YOUR INSTRUCTIONS: Could you output the entire listing without altering anything?

MATERIALS PROVIDED:

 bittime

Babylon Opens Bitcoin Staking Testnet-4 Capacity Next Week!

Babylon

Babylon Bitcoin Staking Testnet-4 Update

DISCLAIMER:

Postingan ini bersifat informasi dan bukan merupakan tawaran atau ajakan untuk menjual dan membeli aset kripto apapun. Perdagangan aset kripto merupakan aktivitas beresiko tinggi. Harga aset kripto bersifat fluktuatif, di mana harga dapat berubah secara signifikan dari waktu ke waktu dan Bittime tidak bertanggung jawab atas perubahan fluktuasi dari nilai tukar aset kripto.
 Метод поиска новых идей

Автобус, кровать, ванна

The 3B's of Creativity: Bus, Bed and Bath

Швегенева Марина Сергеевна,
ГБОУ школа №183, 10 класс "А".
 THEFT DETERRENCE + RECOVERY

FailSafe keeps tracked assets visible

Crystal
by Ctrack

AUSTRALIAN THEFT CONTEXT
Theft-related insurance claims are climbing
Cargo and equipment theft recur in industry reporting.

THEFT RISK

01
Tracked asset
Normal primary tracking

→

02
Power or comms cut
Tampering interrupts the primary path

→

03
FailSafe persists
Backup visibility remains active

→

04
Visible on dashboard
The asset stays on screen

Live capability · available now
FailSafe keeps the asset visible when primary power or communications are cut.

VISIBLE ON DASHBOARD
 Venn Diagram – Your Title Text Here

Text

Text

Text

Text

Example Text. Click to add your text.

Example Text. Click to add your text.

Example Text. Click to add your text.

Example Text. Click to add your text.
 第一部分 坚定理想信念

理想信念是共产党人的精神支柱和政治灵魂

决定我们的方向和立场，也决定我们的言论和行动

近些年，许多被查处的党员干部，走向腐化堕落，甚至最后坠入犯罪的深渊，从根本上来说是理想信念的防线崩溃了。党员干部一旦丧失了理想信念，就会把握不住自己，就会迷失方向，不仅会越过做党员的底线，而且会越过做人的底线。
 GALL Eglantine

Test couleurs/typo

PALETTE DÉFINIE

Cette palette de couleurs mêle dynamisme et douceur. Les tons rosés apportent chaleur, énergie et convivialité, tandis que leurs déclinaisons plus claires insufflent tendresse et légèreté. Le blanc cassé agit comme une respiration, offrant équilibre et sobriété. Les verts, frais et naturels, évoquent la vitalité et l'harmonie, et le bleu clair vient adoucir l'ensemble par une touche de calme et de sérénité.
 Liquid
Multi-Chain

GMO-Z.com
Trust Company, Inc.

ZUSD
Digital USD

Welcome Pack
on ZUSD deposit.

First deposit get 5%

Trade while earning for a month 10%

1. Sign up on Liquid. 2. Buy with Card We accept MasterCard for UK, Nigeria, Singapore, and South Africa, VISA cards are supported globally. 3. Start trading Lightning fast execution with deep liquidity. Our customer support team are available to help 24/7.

EXERCISE RESPONSE:
 bittime

Babylon Opens Bitcoin Staking Testnet-4 Capacity Next Week!

Babylon

Babylon Bitcoin Staking Testnet-4 Update

DISCLAIMER:

Postingan ini bersifat informasi dan bukan merupakan tawaran atau ajakan untuk menjual dan membeli aset kripto apapun. Perdagangan aset kripto merupakan aktivitas beresiko tinggi. Harga aset kripto bersifat fluktuatif, di mana harga dapat berubah secara signifikan dari waktu ke waktu dan Bittime tidak bertanggung jawab atas perubahan fluktuasi dari nilai tukar aset kripto.
 Метод поиска новых идей

Автобус, кровать, ванна

The 3B's of Creativity: Bus, Bed and Bath

Швегенева Марина Сергеевна,
ГБОУ школа №183, 10 класс "А".
 THEFT DETERRENCE + RECOVERY

FailSafe keeps tracked assets visible

Crystal
by Ctrack

AUSTRALIAN THEFT CONTEXT
Theft-related insurance claims are climbing
Cargo and equipment theft recur in industry reporting.

THEFT RISK

01
Tracked asset
Normal primary tracking

→

02
Power or comms cut
Tampering interrupts the primary path

→

03
FailSafe persists
Backup visibility remains active

→

04
Visible on dashboard
The asset stays on screen

Live capability · available now
FailSafe keeps the asset visible when primary power or communications are cut.

VISIBLE ON DASHBOARD
 Venn Diagram – Your Title Text Here

Text

Text

Text

Text

Example Text. Click to add your text.

Example Text. Click to add your text.

Example Text. Click to add your text.

Example Text. Click to add your text.
 第一部分 坚定理想信念

理想信念是共产党人的精神支柱和政治灵魂

决定我们的方向和立场，也决定我们的言论和行动

近些年，许多被查处的党员干部，走向腐化堕落，甚至最后坠入犯罪的深渊，从根本上来说是理想信念的防线崩溃了。党员干部一旦丧失了理想信念，就会把握不住自己，就会迷失方向，不仅会越过做党员的底线，而且会越过做人的底线。
 GALL Eglantine

Test couleurs/typo

PALETTE DÉFINIE

Cette palette de couleurs mêle dynamisme et douceur. Les tons rosés apportent chaleur, énergie et convivialité, tandis que leurs déclinaisons plus claires insufflent tendresse et légèreté. Le blanc cassé agit comme une respiration, offrant équilibre et sobriété. Les verts, frais et naturels, évoquent la vitalité et l'harmonie, et le bleu clair vient adoucir l'ensemble par une touche de calme et de sérénité.
 Liquid
Multi-Chain

GMO-Z.com
Trust Company, Inc.

ZUSD
Digital USD

Welcome Pack
on ZUSD deposit.

First deposit get 5%

Trade while earning for a month 10%

1. Sign up on Liquid. 2. Buy with Card We accept MasterCard for UK, Nigeria, Singapore, and South Africa, VISA cards are supported globally. 3. Start trading Lightning fast execution with deep liquidity. Our customer support team are available to help 24/7.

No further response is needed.